> [DATA EXTRACTS]:

────

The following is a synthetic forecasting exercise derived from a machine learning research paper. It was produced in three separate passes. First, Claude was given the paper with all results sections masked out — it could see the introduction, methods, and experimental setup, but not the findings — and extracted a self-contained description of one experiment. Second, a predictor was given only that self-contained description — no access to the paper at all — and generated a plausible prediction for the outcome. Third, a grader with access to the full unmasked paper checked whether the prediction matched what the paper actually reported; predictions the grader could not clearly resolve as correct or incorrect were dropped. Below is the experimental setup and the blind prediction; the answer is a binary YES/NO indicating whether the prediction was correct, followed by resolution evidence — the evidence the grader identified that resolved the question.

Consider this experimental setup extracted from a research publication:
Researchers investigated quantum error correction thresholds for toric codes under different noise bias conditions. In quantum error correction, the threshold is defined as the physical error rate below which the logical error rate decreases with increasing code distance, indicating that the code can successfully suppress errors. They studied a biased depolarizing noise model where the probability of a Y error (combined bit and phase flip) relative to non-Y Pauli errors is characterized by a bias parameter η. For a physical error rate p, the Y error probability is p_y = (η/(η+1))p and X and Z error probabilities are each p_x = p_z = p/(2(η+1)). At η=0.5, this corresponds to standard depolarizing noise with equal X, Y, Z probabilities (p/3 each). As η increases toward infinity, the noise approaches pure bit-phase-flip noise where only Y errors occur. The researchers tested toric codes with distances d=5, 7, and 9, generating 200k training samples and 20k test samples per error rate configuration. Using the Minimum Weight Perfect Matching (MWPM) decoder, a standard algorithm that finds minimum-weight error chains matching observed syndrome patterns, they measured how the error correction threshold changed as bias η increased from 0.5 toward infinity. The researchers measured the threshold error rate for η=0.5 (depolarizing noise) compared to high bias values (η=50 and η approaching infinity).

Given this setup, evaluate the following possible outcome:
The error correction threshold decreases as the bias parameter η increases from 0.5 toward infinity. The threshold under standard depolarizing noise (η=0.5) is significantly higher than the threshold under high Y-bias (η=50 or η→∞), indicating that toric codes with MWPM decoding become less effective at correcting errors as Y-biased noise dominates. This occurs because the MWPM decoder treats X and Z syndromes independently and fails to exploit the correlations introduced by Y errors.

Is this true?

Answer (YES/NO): YES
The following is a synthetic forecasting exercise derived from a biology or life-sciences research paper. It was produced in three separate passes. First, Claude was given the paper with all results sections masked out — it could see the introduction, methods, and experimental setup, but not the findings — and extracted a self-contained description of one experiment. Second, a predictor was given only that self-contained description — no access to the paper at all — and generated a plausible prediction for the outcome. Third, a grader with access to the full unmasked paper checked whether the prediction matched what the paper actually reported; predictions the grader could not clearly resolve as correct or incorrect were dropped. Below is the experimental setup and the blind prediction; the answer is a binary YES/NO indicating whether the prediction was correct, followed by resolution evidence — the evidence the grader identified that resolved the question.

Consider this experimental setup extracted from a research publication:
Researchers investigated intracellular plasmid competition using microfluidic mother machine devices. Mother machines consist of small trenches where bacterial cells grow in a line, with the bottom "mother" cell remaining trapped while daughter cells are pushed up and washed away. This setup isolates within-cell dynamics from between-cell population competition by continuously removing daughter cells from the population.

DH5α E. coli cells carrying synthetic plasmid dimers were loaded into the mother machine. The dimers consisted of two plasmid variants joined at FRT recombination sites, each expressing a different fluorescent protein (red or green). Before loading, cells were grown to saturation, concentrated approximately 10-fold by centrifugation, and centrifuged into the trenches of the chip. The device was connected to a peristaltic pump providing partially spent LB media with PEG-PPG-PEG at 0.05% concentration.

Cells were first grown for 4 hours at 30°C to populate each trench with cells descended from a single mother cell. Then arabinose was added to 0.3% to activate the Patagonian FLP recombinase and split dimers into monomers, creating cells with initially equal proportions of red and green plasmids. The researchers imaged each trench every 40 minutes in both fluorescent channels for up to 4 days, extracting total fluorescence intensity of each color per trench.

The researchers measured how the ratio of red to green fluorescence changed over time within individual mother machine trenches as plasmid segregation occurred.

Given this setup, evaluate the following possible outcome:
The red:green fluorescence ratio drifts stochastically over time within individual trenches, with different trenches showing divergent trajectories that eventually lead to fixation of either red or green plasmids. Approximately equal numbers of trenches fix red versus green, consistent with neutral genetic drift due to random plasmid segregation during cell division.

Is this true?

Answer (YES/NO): NO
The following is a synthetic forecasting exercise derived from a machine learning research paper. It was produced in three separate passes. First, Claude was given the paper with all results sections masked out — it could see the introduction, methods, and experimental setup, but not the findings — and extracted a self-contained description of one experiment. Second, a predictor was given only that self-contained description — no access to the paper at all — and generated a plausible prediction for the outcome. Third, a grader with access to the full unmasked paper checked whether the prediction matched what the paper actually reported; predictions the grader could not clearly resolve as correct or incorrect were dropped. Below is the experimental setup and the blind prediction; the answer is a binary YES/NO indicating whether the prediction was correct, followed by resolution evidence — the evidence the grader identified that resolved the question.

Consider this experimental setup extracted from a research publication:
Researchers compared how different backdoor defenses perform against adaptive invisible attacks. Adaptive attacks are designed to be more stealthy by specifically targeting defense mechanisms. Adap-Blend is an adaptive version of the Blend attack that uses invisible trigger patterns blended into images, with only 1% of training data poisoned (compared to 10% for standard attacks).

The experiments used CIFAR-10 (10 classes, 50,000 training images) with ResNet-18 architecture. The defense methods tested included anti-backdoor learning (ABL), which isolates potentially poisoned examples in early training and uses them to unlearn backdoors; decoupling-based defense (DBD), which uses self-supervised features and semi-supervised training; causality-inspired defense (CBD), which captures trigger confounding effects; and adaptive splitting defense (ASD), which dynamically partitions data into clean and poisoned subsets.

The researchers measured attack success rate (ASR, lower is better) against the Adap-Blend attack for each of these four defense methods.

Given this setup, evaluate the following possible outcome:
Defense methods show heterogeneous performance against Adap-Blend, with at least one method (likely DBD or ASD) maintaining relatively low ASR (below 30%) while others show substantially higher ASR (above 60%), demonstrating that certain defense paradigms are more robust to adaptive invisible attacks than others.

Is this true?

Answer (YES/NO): NO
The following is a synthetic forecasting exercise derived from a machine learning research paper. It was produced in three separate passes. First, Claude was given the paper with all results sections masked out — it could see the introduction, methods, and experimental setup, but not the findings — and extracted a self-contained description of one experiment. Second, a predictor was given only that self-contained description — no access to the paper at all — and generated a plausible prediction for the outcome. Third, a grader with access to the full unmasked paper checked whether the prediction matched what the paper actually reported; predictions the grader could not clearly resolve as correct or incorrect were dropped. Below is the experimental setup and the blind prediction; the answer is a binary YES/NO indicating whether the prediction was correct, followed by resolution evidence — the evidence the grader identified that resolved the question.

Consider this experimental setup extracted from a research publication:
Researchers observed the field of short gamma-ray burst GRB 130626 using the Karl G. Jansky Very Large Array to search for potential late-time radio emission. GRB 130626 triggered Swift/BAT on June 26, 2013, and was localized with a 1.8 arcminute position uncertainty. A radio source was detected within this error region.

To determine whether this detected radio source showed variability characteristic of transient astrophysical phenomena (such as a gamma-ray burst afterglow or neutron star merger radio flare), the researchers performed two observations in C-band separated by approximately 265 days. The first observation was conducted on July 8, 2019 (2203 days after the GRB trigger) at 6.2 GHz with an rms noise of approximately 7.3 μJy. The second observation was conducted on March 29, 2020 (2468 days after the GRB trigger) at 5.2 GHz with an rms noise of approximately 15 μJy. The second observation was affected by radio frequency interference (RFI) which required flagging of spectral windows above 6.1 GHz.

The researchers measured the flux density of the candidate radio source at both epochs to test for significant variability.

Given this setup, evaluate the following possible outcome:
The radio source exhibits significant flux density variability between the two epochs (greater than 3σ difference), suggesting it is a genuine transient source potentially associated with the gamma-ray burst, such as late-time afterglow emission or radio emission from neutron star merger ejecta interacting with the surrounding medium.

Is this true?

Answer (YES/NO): NO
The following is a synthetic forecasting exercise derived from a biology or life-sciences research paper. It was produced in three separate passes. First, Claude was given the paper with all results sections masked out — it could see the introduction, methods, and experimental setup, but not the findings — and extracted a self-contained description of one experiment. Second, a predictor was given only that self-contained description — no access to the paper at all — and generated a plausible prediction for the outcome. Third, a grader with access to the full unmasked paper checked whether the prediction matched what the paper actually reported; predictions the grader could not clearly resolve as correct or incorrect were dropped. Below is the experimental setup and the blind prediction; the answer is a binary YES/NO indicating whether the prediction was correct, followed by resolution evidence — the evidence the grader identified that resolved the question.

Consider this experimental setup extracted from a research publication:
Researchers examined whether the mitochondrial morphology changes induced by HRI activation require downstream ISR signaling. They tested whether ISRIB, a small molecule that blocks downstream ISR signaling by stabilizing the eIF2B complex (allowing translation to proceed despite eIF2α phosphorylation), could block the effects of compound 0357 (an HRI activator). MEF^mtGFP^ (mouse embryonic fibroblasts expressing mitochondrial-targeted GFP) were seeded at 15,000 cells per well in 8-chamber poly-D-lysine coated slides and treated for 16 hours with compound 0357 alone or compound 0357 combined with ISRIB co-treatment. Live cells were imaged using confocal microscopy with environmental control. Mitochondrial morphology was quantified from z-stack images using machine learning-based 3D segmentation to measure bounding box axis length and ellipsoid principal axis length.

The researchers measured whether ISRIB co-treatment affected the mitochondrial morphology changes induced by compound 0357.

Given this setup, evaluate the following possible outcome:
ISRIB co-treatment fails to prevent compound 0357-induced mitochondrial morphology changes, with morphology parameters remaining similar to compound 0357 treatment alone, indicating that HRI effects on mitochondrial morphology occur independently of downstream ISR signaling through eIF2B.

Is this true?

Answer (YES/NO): NO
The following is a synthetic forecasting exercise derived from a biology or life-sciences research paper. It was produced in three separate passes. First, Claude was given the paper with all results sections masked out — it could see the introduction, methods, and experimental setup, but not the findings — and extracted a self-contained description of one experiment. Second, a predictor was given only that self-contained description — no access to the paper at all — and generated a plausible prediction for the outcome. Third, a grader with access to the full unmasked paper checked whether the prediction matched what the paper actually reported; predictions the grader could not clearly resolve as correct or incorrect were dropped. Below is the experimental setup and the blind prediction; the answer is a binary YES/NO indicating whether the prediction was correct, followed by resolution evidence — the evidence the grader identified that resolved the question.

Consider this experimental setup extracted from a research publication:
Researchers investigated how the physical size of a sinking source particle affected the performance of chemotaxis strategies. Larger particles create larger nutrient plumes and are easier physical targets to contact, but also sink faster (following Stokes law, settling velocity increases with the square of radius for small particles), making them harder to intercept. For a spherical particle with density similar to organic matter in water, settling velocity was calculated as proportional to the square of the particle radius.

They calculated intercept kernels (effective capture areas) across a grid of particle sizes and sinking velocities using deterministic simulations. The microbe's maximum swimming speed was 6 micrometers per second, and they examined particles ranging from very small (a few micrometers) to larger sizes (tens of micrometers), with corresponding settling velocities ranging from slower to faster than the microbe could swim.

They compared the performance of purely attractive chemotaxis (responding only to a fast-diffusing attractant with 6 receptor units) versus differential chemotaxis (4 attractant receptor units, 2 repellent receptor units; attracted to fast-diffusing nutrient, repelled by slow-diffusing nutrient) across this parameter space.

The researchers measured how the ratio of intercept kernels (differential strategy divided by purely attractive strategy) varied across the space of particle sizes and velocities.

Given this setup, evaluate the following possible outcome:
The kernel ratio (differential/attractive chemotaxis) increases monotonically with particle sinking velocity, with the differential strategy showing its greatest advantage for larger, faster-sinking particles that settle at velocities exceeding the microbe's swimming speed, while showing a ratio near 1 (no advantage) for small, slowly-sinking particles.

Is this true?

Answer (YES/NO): NO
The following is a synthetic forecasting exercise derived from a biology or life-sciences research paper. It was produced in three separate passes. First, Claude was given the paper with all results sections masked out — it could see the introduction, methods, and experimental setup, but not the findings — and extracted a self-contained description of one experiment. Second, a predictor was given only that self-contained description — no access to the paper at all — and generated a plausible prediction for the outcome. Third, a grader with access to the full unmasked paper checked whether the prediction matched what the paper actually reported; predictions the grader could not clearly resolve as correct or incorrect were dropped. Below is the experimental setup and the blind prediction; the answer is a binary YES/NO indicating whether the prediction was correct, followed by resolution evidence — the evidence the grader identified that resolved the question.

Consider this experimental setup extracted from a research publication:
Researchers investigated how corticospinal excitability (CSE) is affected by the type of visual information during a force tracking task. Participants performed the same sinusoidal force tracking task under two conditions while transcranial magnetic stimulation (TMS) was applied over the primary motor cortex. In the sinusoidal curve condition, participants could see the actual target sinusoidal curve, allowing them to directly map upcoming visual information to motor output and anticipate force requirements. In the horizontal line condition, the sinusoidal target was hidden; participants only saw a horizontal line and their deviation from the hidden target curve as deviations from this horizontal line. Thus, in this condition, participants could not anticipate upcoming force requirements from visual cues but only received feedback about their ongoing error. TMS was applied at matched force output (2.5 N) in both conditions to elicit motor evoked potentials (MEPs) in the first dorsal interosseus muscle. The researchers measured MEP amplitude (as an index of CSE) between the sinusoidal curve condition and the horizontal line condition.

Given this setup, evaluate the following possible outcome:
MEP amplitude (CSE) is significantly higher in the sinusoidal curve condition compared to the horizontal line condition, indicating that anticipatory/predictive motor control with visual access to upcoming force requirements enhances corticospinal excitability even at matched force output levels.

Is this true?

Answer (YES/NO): NO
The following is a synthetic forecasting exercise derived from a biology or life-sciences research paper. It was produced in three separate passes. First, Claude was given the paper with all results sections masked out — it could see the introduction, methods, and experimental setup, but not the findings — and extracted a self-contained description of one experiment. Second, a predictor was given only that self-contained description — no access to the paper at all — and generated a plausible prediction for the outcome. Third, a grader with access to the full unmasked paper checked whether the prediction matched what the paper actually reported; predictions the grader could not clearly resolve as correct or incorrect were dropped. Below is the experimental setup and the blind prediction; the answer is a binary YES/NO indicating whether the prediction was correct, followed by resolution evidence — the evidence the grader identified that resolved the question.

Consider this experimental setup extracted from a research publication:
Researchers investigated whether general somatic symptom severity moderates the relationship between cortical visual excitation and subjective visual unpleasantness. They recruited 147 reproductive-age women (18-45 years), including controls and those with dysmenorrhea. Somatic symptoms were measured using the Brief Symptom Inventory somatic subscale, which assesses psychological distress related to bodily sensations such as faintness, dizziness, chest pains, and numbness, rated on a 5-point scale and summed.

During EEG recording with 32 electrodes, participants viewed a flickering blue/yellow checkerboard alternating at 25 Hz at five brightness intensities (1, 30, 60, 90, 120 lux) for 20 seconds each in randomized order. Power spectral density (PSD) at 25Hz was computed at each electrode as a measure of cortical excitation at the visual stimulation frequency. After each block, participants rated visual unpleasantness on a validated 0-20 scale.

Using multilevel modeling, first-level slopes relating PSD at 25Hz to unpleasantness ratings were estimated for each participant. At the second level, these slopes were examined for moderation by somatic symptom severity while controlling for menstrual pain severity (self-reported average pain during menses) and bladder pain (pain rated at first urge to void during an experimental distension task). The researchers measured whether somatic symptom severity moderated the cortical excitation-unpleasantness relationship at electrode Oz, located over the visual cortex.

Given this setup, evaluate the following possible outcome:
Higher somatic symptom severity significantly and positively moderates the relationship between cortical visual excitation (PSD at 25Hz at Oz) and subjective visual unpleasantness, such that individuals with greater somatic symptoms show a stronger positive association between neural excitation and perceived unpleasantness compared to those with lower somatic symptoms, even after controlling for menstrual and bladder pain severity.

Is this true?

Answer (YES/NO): NO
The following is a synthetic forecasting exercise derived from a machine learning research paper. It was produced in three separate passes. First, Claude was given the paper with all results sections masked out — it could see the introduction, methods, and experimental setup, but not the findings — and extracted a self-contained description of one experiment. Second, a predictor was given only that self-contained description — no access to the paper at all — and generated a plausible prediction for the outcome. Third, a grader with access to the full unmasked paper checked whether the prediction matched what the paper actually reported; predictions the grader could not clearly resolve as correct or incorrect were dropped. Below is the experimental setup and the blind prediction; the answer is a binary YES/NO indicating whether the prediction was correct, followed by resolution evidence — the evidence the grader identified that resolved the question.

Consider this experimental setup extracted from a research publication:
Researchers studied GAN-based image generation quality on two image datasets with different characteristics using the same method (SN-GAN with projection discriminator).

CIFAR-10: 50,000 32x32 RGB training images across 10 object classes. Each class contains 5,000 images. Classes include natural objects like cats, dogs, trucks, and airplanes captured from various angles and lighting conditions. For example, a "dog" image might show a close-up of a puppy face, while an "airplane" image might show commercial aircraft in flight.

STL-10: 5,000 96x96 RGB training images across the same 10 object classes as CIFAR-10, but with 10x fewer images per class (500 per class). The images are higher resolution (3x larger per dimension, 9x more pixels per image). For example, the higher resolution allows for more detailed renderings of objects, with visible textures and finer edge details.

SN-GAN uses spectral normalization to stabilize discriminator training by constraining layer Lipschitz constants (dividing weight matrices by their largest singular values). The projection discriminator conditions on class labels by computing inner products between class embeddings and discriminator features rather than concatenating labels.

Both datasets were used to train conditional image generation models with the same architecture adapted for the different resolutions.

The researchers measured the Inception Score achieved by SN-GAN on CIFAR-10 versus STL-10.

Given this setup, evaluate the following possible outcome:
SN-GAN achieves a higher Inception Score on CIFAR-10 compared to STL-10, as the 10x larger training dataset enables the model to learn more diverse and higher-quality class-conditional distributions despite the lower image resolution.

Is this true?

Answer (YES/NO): NO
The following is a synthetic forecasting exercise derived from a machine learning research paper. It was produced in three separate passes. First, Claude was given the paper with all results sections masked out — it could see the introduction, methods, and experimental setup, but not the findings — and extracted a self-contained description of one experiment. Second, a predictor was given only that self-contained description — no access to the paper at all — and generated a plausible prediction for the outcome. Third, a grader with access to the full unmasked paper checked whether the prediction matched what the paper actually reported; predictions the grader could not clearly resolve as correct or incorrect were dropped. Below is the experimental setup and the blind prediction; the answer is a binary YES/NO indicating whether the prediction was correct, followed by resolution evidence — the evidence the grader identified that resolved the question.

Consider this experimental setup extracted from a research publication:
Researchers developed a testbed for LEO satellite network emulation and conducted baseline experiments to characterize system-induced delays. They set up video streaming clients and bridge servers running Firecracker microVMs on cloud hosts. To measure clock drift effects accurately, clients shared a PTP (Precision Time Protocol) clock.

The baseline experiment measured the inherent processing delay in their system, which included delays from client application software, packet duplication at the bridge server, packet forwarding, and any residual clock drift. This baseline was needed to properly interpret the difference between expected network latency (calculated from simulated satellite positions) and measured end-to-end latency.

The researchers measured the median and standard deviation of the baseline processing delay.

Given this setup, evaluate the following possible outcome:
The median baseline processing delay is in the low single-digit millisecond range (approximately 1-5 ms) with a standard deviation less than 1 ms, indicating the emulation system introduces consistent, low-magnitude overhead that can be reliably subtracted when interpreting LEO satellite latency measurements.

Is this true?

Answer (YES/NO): NO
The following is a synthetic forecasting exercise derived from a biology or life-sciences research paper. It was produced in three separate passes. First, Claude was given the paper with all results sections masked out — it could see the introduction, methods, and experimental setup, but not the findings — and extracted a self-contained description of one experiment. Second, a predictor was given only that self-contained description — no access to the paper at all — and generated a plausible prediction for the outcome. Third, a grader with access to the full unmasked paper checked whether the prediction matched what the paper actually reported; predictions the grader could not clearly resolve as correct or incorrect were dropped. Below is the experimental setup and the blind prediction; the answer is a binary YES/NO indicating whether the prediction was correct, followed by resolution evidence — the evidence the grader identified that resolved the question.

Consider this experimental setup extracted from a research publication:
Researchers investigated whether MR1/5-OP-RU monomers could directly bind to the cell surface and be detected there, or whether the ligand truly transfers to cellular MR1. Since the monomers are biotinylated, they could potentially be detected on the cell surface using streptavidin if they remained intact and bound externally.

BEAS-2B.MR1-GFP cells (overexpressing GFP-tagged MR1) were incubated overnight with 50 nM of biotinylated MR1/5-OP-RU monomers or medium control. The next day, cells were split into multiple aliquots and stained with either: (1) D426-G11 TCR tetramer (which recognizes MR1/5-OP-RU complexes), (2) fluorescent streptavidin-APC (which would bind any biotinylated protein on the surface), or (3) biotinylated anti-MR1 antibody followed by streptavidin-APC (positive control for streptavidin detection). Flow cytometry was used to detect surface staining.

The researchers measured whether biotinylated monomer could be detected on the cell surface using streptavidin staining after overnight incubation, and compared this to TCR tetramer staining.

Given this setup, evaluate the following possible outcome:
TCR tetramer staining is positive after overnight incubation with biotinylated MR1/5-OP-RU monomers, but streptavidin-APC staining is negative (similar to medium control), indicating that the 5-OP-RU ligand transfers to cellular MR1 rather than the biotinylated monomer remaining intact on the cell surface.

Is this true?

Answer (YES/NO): YES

────

> [TASK]: Note each line above that contains "star" and copy it out.

> [EXERCISE ANSWER]:
To determine whether this detected radio source showed variability characteristic of transient astrophysical phenomena (such as a gamma-ray burst afterglow or neutron star merger radio flare), the researchers performed two observations in C-band separated by approximately 265 days. The first observation was conducted on July 8, 2019 (2203 days after the GRB trigger) at 6.2 GHz with an rms noise of approximately 7.3 μJy. The second observation was conducted on March 29, 2020 (2468 days after the GRB trigger) at 5.2 GHz with an rms noise of approximately 15 μJy. The second observation was affected by radio frequency interference (RFI) which required flagging of spectral windows above 6.1 GHz.
The radio source exhibits significant flux density variability between the two epochs (greater than 3σ difference), suggesting it is a genuine transient source potentially associated with the gamma-ray burst, such as late-time afterglow emission or radio emission from neutron star merger ejecta interacting with the surrounding medium.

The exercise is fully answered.